Stable dividends over a long period indicate reliability and are often sought after by income-seeking investors. These investors prefer companies with consistent dividend payments since it suggests stability in earnings and responsible management of capital.
Over the past 20 years, Stratec (SBS.DE) has maintained a relatively stable dividend policy. The dividend per share has generally increased over time, despite some fluctuations. A notable drop of slightly more than 50% occurred from 2006 to 2007, decreasing from 0.3 to 0.15. However, post-2007, there have been no other significant drops exceeding 20%. The firm recovered strongly, and from 2018 onwards, the dividends have shown consistency with incremental increases each year, culminating at 0.97 in 2023. This stable trend, barring the early setback, is mostly positive, reflecting resilience and commitment to returning value to shareholders.
Dividends Paid for Over 25 Years?
Dividends Paid for Over 25 Years evaluates the track record of a company in consistently returning profits to shareholders, indicating long-term financial health and commitment to shareholder returns.

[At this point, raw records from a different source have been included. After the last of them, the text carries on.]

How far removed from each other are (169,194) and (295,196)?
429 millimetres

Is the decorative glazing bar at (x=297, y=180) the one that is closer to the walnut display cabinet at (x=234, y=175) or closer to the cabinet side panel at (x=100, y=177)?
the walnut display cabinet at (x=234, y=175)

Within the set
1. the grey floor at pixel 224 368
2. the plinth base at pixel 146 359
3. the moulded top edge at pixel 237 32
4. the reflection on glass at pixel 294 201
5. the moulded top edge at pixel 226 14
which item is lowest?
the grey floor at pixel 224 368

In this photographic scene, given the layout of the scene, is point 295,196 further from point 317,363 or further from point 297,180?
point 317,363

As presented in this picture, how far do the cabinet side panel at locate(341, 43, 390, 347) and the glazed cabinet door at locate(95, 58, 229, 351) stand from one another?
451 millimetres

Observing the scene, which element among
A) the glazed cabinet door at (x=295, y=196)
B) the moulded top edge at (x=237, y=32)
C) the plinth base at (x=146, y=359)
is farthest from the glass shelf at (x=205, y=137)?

Stratec (SBS.DE) has been paying dividends continuously since 2004. Over the course of these 19 years, the company’s dividend per share has shown a general upward trajectory, despite some fluctuations. Starting from €0.08 in 2004, it has grown to €0.97 per share in 2023. Although this period is slightly short of the full 25-year criterion, the consistent and increasing dividends over nearly two decades are indicative of the company’s stable financial performance and its ongoing commitment to rewarding shareholders. This trend can be considered as a positive signal for investors who prioritize dividend income, though it's important for the company to maintain and extend this track record to meet the full 25-year mark for even stronger investor confidence.
Reliable Stock Repurchases Over the Past 20 Years?

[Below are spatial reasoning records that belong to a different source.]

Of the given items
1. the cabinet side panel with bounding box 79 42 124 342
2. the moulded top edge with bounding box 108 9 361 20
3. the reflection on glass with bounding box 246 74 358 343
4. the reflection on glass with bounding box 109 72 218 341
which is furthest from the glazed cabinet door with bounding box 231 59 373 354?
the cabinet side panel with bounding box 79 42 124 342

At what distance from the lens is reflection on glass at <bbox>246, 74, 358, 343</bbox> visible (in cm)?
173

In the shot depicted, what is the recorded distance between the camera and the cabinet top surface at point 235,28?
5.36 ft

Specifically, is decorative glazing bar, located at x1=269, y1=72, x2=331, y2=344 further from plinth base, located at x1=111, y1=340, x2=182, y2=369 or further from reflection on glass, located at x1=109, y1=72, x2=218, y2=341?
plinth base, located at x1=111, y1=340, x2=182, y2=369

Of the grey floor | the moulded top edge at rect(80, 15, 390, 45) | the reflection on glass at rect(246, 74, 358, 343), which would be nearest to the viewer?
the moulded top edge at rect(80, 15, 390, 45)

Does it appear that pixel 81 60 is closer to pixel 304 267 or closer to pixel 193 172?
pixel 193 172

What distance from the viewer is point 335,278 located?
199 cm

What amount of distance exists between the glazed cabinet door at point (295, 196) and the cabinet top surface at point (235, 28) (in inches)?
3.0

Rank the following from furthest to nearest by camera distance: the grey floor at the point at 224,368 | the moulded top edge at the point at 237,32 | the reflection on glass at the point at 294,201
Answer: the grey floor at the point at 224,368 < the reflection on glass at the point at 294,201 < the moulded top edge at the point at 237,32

Assessing whether a company has engaged in reliable stock repurchases over the past two decades is critical for understanding the strategies deployed for shareholder value enhancement. Consistent repurchasing indicates a company's confidence in its financial health and future prospects.

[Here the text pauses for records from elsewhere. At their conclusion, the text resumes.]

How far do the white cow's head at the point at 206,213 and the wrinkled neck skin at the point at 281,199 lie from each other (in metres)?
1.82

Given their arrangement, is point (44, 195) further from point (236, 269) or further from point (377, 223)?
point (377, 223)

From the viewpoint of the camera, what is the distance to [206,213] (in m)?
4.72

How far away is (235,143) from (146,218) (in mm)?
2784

An analysis of Stratec shows that it has repurchased shares in the years 2008, 2009, and 2019. However, given that there have been only three reliable years of repurchasing over a span of 20 years, it does not meet the criterion of reliability. The average repurchase rate over the two decades stands at around 1.0637, which suggests sporadic activity rather than a consistent trend. Despite this, the years they chose to buy back shares may indicate strategic financial planning during specific periods, potentially during undervaluation phases or periods of excess cash flow. Consequently, the overall trend of stock repurchases at Stratec cannot be characterized as reliably strong.
Obligatory risk notice
We would like to point out that the contents of this website are for general information purposes only and do not constitute recommendations for the purchase or sale of specific financial instruments, and therefore do not constitute investment advice. In particular, marketstorylabs.com and its creators cannot assess the extent to which information / recommendations made on the pages correspond to your investment objectives, your risk tolerance and your ability to bear losses. Therefore, if you make any investment decisions based on information on the site, you do so solely on your own responsibility and at your own risk. This in turn means that neither marketstorylabs.com nor its creators are liable for any losses incurred as a result of investment decisions based on the information on the marketstorylabs.com website or other media used.